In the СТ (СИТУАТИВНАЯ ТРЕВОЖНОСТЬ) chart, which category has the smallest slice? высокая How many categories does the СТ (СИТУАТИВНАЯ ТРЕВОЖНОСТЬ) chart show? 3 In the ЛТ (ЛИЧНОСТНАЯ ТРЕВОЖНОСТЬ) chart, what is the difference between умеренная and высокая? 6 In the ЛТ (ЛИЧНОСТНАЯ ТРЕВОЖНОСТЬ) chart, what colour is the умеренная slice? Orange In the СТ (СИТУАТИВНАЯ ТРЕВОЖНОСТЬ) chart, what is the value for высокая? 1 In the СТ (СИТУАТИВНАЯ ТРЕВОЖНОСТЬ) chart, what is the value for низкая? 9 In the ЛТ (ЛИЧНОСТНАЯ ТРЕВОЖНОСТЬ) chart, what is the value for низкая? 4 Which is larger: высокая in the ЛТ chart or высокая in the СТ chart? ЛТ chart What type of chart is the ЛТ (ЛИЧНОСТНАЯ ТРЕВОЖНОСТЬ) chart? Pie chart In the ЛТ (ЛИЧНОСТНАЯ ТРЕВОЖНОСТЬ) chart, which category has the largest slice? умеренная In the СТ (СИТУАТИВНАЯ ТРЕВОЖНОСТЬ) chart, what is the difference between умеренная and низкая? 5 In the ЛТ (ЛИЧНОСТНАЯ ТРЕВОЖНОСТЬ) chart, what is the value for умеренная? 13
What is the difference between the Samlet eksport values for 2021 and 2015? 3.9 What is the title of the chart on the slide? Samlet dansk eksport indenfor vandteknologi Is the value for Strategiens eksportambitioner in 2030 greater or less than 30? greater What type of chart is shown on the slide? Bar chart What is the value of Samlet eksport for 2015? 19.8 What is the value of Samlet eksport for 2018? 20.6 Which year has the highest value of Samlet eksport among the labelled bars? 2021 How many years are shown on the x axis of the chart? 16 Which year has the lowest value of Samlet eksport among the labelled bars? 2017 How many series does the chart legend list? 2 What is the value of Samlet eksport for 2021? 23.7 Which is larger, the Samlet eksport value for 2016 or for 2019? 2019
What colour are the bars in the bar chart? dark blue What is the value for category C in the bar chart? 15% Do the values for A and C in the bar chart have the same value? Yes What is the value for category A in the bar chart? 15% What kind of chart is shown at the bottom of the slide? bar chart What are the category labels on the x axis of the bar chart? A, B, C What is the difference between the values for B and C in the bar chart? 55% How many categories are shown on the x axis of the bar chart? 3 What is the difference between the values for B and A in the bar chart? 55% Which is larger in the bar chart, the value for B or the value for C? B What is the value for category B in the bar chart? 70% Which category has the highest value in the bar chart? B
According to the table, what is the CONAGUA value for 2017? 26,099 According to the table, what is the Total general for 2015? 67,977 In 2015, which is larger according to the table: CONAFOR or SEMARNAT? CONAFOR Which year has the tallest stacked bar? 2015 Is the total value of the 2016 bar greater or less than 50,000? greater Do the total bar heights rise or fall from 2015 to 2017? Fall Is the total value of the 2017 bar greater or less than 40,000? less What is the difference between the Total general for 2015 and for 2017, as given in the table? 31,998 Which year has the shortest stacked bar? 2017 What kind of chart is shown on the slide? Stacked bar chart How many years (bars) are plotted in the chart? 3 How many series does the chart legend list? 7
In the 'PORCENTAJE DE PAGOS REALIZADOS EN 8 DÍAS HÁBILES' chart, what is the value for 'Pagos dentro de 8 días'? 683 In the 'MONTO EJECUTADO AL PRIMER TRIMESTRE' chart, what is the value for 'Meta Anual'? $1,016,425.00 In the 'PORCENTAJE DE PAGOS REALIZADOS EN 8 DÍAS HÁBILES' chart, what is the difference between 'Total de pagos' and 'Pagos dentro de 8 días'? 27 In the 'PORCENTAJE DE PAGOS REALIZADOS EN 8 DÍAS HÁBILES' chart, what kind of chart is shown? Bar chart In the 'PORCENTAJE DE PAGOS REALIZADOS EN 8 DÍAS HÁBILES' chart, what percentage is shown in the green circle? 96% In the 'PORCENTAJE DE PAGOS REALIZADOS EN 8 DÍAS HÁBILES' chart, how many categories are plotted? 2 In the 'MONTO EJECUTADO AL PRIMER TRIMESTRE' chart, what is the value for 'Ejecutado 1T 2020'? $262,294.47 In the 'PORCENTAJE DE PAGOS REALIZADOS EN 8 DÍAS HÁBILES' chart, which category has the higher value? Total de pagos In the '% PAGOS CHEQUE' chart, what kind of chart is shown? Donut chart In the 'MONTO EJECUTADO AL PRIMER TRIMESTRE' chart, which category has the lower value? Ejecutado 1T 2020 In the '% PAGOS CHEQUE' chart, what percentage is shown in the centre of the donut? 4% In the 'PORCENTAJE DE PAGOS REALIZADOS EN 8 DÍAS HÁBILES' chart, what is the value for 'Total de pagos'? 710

Task goal:
Reproduce the listing in full, substituting "graph" for each occurrence of "chart" and leaving all other text unchanged.

Finished task:
In the СТ (СИТУАТИВНАЯ ТРЕВОЖНОСТЬ) graph, which category has the smallest slice? высокая How many categories does the СТ (СИТУАТИВНАЯ ТРЕВОЖНОСТЬ) graph show? 3 In the ЛТ (ЛИЧНОСТНАЯ ТРЕВОЖНОСТЬ) graph, what is the difference between умеренная and высокая? 6 In the ЛТ (ЛИЧНОСТНАЯ ТРЕВОЖНОСТЬ) graph, what colour is the умеренная slice? Orange In the СТ (СИТУАТИВНАЯ ТРЕВОЖНОСТЬ) graph, what is the value for высокая? 1 In the СТ (СИТУАТИВНАЯ ТРЕВОЖНОСТЬ) graph, what is the value for низкая? 9 In the ЛТ (ЛИЧНОСТНАЯ ТРЕВОЖНОСТЬ) graph, what is the value for низкая? 4 Which is larger: высокая in the ЛТ graph or высокая in the СТ graph? ЛТ graph What type of graph is the ЛТ (ЛИЧНОСТНАЯ ТРЕВОЖНОСТЬ) graph? Pie graph In the ЛТ (ЛИЧНОСТНАЯ ТРЕВОЖНОСТЬ) graph, which category has the largest slice? умеренная In the СТ (СИТУАТИВНАЯ ТРЕВОЖНОСТЬ) graph, what is the difference between умеренная and низкая? 5 In the ЛТ (ЛИЧНОСТНАЯ ТРЕВОЖНОСТЬ) graph, what is the value for умеренная? 13
What is the difference between the Samlet eksport values for 2021 and 2015? 3.9 What is the title of the graph on the slide? Samlet dansk eksport indenfor vandteknologi Is the value for Strategiens eksportambitioner in 2030 greater or less than 30? greater What type of graph is shown on the slide? Bar graph What is the value of Samlet eksport for 2015? 19.8 What is the value of Samlet eksport for 2018? 20.6 Which year has the highest value of Samlet eksport among the labelled bars? 2021 How many years are shown on the x axis of the graph? 16 Which year has the lowest value of Samlet eksport among the labelled bars? 2017 How many series does the graph legend list? 2 What is the value of Samlet eksport for 2021? 23.7 Which is larger, the Samlet eksport value for 2016 or for 2019? 2019
What colour are the bars in the bar graph? dark blue What is the value for category C in the bar graph? 15% Do the values for A and C in the bar graph have the same value? Yes What is the value for category A in the bar graph? 15% What kind of graph is shown at the bottom of the slide? bar graph What are the category labels on the x axis of the bar graph? A, B, C What is the difference between the values for B and C in the bar graph? 55% How many categories are shown on the x axis of the bar graph? 3 What is the difference between the values for B and A in the bar graph? 55% Which is larger in the bar graph, the value for B or the value for C? B What is the value for category B in the bar graph? 70% Which category has the highest value in the bar graph? B
According to the table, what is the CONAGUA value for 2017? 26,099 According to the table, what is the Total general for 2015? 67,977 In 2015, which is larger according to the table: CONAFOR or SEMARNAT? CONAFOR Which year has the tallest stacked bar? 2015 Is the total value of the 2016 bar greater or less than 50,000? greater Do the total bar heights rise or fall from 2015 to 2017? Fall Is the total value of the 2017 bar greater or less than 40,000? less What is the difference between the Total general for 2015 and for 2017, as given in the table? 31,998 Which year has the shortest stacked bar? 2017 What kind of graph is shown on the slide? Stacked bar graph How many years (bars) are plotted in the graph? 3 How many series does the graph legend list? 7
In the 'PORCENTAJE DE PAGOS REALIZADOS EN 8 DÍAS HÁBILES' graph, what is the value for 'Pagos dentro de 8 días'? 683 In the 'MONTO EJECUTADO AL PRIMER TRIMESTRE' graph, what is the value for 'Meta Anual'? $1,016,425.00 In the 'PORCENTAJE DE PAGOS REALIZADOS EN 8 DÍAS HÁBILES' graph, what is the difference between 'Total de pagos' and 'Pagos dentro de 8 días'? 27 In the 'PORCENTAJE DE PAGOS REALIZADOS EN 8 DÍAS HÁBILES' graph, what kind of graph is shown? Bar graph In the 'PORCENTAJE DE PAGOS REALIZADOS EN 8 DÍAS HÁBILES' graph, what percentage is shown in the green circle? 96% In the 'PORCENTAJE DE PAGOS REALIZADOS EN 8 DÍAS HÁBILES' graph, how many categories are plotted? 2 In the 'MONTO EJECUTADO AL PRIMER TRIMESTRE' graph, what is the value for 'Ejecutado 1T 2020'? $262,294.47 In the 'PORCENTAJE DE PAGOS REALIZADOS EN 8 DÍAS HÁBILES' graph, which category has the higher value? Total de pagos In the '% PAGOS CHEQUE' graph, what kind of graph is shown? Donut graph In the 'MONTO EJECUTADO AL PRIMER TRIMESTRE' graph, which category has the lower value? Ejecutado 1T 2020 In the '% PAGOS CHEQUE' graph, what percentage is shown in the centre of the donut? 4% In the 'PORCENTAJE DE PAGOS REALIZADOS EN 8 DÍAS HÁBILES' graph, what is the value for 'Total de pagos'? 710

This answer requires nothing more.